E fechando os destaques da equipe, gostei a atuação
de Rafael Vaz, muito seguro, sem firulas, fazendo uma boa partida sem
comprometer. Aon lado de Arthur Chaves, creio ser a melhor dupla para o Avaí.
MUDANÇA
– BDA nº 4.420 – 04/07/2022
Minhas
críticas ao técnico Eduardo Barroca sempre foram mas no sentido do esquema de
jogo que ele adota, o 4-3-3, quando efetivamente não temos três atacantes de
grande estilo para sair jogando, muito menos três meias que possam criar e
abastecer esse ataque.
No
Catarinense, acabou sucumbindo quando insistia no 4-2-4, e ainda que os
resultados no Brasileirão lhe sejam favoráveis até aqui, seria interessante
repensar a forma de jogar.
Crio
que o ideal seria a permanência desse trio de ferro no maio, Raniele, Bruno
Silva e Eduardo, juntando-se a eles o Jean Pyerre, que efetivamente não é
marcador, mas criador. Saca um do ataque, preferencialmente Muriqui, de forma
com Pottker e Bissoli na frente.
ESCALAÇÃO
DE TODOS
Fiz questão de recuperar a nota acima, publicada na
última segunda-feira, por uma questão de coerência, que tento manter. Não é
pelo placar adverso de 4 a 0 que vou criticar o trabalho do técnico Eduardo
Barroca, pelo contrário.
Ontem, por exemplo, ele escalou exatamente o time
que havia sugerido, e não só por mim, mas por boa parte da imensa Nação
Avaiana, principalmente no que se refere ao aproveitamento de Jean Pyerre.

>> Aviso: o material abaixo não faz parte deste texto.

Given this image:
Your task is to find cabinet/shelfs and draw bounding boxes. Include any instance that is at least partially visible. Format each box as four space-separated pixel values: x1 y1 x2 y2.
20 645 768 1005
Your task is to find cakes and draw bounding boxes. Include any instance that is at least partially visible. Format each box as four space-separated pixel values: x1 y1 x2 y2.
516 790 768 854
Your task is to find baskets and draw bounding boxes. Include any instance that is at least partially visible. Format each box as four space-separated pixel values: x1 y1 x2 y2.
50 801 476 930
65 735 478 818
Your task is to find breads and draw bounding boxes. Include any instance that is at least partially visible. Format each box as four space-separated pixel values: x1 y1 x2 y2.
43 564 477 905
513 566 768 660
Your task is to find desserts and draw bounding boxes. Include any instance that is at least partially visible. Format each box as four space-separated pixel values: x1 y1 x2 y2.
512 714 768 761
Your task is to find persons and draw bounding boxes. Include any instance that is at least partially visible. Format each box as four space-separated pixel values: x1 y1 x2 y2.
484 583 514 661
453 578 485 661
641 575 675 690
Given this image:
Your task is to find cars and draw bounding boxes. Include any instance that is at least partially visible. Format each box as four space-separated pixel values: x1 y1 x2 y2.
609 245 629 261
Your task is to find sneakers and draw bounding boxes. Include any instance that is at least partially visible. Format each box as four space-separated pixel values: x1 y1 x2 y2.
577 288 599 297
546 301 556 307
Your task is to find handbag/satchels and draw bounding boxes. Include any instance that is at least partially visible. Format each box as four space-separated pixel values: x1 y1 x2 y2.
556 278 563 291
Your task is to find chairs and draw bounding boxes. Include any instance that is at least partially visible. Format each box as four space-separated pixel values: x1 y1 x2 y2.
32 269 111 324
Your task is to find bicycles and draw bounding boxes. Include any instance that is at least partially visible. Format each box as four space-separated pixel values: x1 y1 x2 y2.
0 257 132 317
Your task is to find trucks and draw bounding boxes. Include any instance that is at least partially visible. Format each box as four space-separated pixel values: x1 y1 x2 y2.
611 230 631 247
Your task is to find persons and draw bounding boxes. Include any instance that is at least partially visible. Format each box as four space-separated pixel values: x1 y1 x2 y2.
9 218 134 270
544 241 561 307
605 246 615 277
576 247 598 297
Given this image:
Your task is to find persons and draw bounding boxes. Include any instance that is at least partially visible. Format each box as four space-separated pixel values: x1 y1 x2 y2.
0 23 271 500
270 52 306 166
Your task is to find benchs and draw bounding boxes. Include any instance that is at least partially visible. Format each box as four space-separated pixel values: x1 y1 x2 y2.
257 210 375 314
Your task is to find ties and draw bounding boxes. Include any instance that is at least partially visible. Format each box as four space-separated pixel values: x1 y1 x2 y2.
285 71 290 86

Com todo o respeito, creio que o problema de ontem
em Bragança Paulista não foi na escalação, mas no desempenho de quem tanto se
espera e que não mostraram nada para merecer todo esse crédito da torcida.
SEM
OPÇÕES
Aliás, ontem após a partida, li uma séries de
comentários criticando Eduardo Barroca, e até alguns mais exaltados, pedindo
sua “cabeça”. E quando vejo determinadas, e “específicas” manifestações, já
imagino a tendência...
Só para lembrar: Gledson, Cláudio Vitor, Felipe
Silva, Rodrigo Freitas, Diego Matos, Matheus Ribeiro, Jean Cléber, Lucas
Ventura, Vitinho, Dentinho, Gustavo e Marcinho. Esse era o banco de reservas do
Avaí...
Então responda francamente: quem poderia entrar no
jogo para “mudar” o banho de bola que o Avaí estava levando?
Fala sério...
SEM
ERROS
A partida de ontem foi um desastre, indo direto ao
ponto, uma vergonha. Os 4 a 0 para o Red Bull Bragantino deram uma demonstração
inequívoca da limitação do elenco.
Por isso mesmo, não é permitido para a diretoria
avaiana errar meio centímetro na janela de transferência que se aproxima, que
abre no próximo dia 18 de julho.
A limitação do atual elenco mostra não só uma
questão financeira, onde o clube não pode investir muito, mas algumas “apostas”
efetivamente não deram certo e agora há que se fazer uma depuração do elenco e
fazer contratações absolutamente pontuais.
DOIS
TIMES
Creio que fica muito fácil para alguns apontar os
erros na partida de ontem, e ainda mais fácil depois de acachapantes 4 a 0. No
entanto, salvo o “desastre” de ontem, além das partidas contra Juventude,
Cuiabá e também incluiria o jogo contra o Atlético Goianiense, a campanha do
Avaí até surpreende.
Creio que o maior problema, o maior questionamento que
deveria ser feito para a diretoria, e consequentemente para a comissão técnica,
qual a razão de uma mudança de postura tão brusca do time que atua dentro da
Ressacada e o outro, que joga fora de casa...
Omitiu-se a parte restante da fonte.